In [1]:
# 把1分K線資料轉換為日K線資料 output 原始
import os
import pandas as pd

# 根目錄路徑
root_folder = "data"

# 股票清單
stock_list = ["2308","2303","2317","2330","2382","2454","2881","2882","2891","3711"]
# 年份清單
year_list = ["2020", "2021", "2022", "2023", "2024"]

# 遍歷股票清單
for stock in stock_list:
    stock_folder = os.path.join(root_folder, stock+"_kbars")
    if not os.path.exists(stock_folder):
        print(f"Stock folder {stock} does not exist.")
        continue

    # 遍歷年份清單
    for year in year_list:
        year_folder = os.path.join(stock_folder, year)
        if not os.path.exists(year_folder):
            print(f"Year folder {year} for stock {stock} does not exist.")
            continue

        # 初始化存儲當前年份的結果
        yearly_data = []

        # 遍歷年份資料夾中的所有檔案
        for file_name in os.listdir(year_folder):
            if file_name.endswith("_1min.csv"):
                file_path = os.path.join(year_folder, file_name)
                try:
                    # 讀取檔案
                    df = pd.read_csv(file_path)

                    # 檢查資料是否有內容
                    if df.empty:
                        continue

                    # 確保必要欄位存在
                    required_columns = ['date', 'open', 'high', 'low', 'close', 'volume', 'tic']
                    if not all(col in df.columns for col in required_columns):
                        print(f"File {file_name} is missing required columns.")
                        continue

                    # 將 'date' 欄位轉換為日期格式並只保留年月日
                    df['date'] = pd.to_datetime(df['date']).dt.date

                    # 按日期分組，計算一日K
                    daily_data = df.groupby('date').agg(
                        date=('date', 'first'),
                        open=('open', 'first'),
                        high=('high', 'max'),
                        low=('low', 'min'),
                        close=('close', 'last'),
                        open_volume=('volume', 'first'),
                        end_volume=('volume', 'last'),
                        total_volume=('volume', 'sum'),
                        tic=('tic', 'first')
                    ).reset_index(drop=True)

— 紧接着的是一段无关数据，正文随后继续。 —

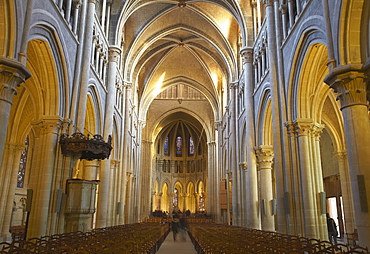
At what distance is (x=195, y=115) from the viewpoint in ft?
143

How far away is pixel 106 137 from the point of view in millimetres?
18719

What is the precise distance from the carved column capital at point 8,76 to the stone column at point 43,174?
3.81 metres

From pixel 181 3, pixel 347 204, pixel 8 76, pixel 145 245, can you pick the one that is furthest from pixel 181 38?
pixel 145 245

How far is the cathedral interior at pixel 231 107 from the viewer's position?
860cm

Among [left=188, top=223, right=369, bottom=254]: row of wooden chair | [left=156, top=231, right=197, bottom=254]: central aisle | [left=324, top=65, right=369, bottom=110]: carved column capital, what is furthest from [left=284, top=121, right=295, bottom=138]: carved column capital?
[left=156, top=231, right=197, bottom=254]: central aisle

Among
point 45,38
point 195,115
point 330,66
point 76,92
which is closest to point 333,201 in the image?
point 330,66

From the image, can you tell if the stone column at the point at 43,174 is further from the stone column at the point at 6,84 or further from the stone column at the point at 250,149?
the stone column at the point at 250,149

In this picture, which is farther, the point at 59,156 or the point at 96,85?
the point at 96,85

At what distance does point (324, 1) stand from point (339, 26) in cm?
130

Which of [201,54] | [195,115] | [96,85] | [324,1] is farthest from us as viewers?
[195,115]

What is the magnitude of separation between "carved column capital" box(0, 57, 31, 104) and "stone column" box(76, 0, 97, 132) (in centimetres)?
515

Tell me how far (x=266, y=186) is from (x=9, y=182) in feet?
47.0

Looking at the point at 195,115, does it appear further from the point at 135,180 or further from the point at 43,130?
the point at 43,130

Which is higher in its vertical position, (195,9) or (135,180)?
(195,9)
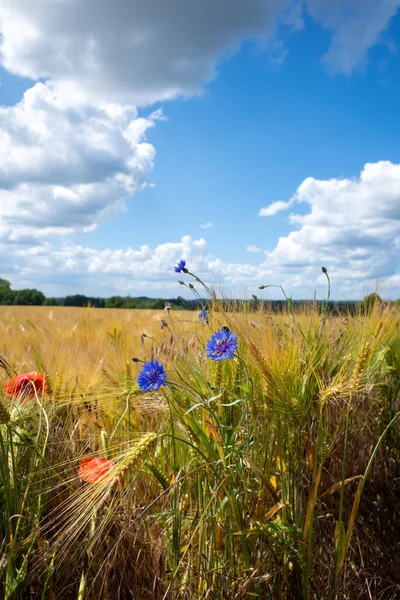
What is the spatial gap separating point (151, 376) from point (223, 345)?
0.53 feet

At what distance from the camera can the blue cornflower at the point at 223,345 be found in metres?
1.05

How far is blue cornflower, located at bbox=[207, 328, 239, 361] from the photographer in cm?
105

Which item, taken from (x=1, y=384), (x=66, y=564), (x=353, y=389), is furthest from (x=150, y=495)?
(x=353, y=389)

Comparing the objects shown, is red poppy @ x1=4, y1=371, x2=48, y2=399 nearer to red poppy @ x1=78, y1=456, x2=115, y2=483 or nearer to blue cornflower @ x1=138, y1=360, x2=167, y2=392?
red poppy @ x1=78, y1=456, x2=115, y2=483

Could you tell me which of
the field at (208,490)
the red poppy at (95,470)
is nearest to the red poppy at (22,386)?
the field at (208,490)

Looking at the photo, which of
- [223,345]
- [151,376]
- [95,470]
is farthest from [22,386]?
[223,345]

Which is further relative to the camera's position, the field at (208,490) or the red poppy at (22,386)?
the red poppy at (22,386)

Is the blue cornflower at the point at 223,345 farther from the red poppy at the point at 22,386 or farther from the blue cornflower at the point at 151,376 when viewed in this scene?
the red poppy at the point at 22,386

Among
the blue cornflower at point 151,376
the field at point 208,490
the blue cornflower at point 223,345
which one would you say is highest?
the blue cornflower at point 223,345

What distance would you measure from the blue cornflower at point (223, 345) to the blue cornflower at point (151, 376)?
4.2 inches

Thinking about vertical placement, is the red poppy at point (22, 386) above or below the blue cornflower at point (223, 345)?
below

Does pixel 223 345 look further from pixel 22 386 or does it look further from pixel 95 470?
pixel 22 386

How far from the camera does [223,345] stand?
1080mm

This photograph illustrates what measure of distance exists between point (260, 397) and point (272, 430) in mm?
135
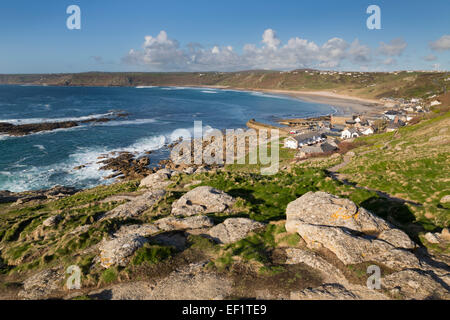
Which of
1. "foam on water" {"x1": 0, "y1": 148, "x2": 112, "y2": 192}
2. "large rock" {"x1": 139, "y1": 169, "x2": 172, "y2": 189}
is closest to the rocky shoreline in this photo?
"foam on water" {"x1": 0, "y1": 148, "x2": 112, "y2": 192}

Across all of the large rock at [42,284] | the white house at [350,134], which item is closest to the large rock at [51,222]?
the large rock at [42,284]

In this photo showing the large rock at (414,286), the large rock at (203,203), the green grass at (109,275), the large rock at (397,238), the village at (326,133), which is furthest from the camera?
the village at (326,133)

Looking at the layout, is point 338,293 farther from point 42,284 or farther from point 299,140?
point 299,140

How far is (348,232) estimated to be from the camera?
11.6 metres

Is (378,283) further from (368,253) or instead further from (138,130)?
(138,130)

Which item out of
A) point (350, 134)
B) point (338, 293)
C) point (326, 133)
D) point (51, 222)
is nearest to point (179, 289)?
point (338, 293)

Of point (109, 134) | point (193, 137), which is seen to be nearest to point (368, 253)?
point (193, 137)

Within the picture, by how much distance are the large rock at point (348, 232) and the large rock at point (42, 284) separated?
38.0ft

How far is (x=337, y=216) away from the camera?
41.7 feet

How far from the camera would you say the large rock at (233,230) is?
44.3 feet

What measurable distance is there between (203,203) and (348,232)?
10.7 meters

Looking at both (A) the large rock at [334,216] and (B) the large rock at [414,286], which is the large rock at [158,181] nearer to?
(A) the large rock at [334,216]

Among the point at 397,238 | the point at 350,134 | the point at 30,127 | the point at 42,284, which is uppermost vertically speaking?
the point at 30,127
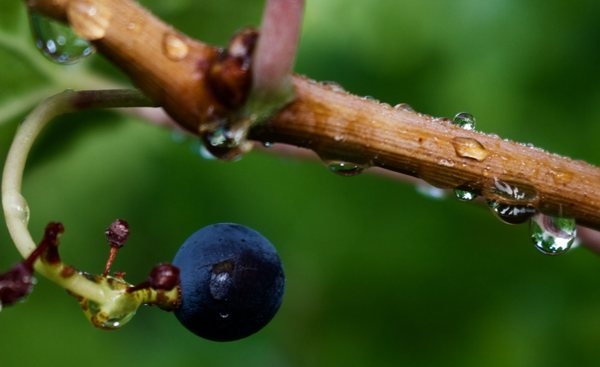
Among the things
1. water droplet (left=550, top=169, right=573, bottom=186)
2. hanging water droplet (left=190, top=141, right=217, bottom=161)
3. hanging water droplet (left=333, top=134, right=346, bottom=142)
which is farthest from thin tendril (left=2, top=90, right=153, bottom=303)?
water droplet (left=550, top=169, right=573, bottom=186)

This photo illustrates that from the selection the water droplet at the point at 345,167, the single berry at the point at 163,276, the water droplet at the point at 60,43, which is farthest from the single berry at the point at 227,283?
the water droplet at the point at 60,43

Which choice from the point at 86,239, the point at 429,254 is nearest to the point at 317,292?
the point at 429,254

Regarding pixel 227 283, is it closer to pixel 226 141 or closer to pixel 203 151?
pixel 226 141

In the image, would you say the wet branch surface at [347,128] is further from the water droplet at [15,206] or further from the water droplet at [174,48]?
the water droplet at [15,206]

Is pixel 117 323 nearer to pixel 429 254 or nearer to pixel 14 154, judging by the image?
pixel 14 154

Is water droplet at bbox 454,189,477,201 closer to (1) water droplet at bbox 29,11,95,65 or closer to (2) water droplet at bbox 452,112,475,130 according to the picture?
(2) water droplet at bbox 452,112,475,130
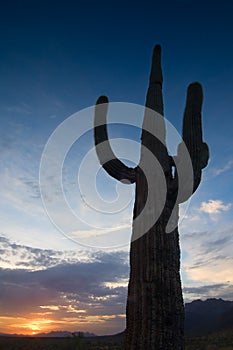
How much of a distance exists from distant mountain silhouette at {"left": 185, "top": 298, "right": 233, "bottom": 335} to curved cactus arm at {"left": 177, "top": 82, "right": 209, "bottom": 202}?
60158 millimetres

                    # 確保數值型資料最多保留5位小數
                    numeric_columns = ['open', 'high', 'low', 'close', 'open_volume', 'avg_volume']
                    for col in numeric_columns:
                        if col in daily_data.columns:
                            daily_data[col] = daily_data[col].round(5)

                    # 添加到當前年份結果列表
                    yearly_data.append(daily_data)

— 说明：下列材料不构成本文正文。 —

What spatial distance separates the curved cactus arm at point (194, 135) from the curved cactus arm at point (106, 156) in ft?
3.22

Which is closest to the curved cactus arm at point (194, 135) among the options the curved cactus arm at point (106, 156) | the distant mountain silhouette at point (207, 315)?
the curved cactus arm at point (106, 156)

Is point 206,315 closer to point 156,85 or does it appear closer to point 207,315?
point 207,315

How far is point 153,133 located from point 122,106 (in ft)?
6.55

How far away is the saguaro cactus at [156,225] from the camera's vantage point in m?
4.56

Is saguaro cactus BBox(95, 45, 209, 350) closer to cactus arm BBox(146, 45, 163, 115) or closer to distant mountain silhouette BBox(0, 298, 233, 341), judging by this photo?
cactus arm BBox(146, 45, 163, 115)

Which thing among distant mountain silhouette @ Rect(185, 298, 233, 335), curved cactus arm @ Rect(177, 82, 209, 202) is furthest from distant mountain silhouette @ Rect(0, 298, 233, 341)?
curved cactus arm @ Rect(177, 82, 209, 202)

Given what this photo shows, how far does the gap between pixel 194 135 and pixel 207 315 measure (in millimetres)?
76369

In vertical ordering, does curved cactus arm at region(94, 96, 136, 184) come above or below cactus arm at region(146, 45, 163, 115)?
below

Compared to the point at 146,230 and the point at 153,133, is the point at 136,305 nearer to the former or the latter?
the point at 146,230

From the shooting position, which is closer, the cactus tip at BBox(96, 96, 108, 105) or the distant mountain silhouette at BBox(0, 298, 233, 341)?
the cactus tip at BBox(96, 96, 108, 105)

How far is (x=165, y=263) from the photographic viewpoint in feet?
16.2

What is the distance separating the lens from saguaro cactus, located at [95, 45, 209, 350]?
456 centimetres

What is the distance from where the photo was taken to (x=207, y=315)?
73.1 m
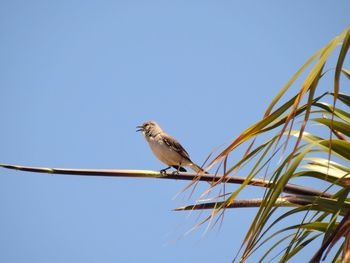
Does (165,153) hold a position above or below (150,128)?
below

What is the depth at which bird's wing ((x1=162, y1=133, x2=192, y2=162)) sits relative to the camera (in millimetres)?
9922

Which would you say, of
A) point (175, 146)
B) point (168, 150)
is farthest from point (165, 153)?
point (175, 146)

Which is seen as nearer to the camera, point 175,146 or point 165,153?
point 165,153

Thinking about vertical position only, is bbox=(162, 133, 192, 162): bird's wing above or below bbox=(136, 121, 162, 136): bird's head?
below

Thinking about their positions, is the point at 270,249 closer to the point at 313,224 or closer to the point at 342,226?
the point at 313,224

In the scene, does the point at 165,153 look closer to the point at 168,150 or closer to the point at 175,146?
the point at 168,150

                except Exception as e:
                    print(f"Error processing file {file_name} in {year_folder}: {e}")

        # 合併當前年份資料並儲存
        if yearly_data:
            yearly_result = pd.concat(yearly_data, ignore_index=True)
            output_file = os.path.join(stock_folder, f"{stock}_{year}_daily_data.csv")
            yearly_result.to_csv(output_file, index=False)
            print(f"Processed data for {stock} {year} saved to {output_file}")
        else:
            print(f"No valid data found for {stock} {year}.")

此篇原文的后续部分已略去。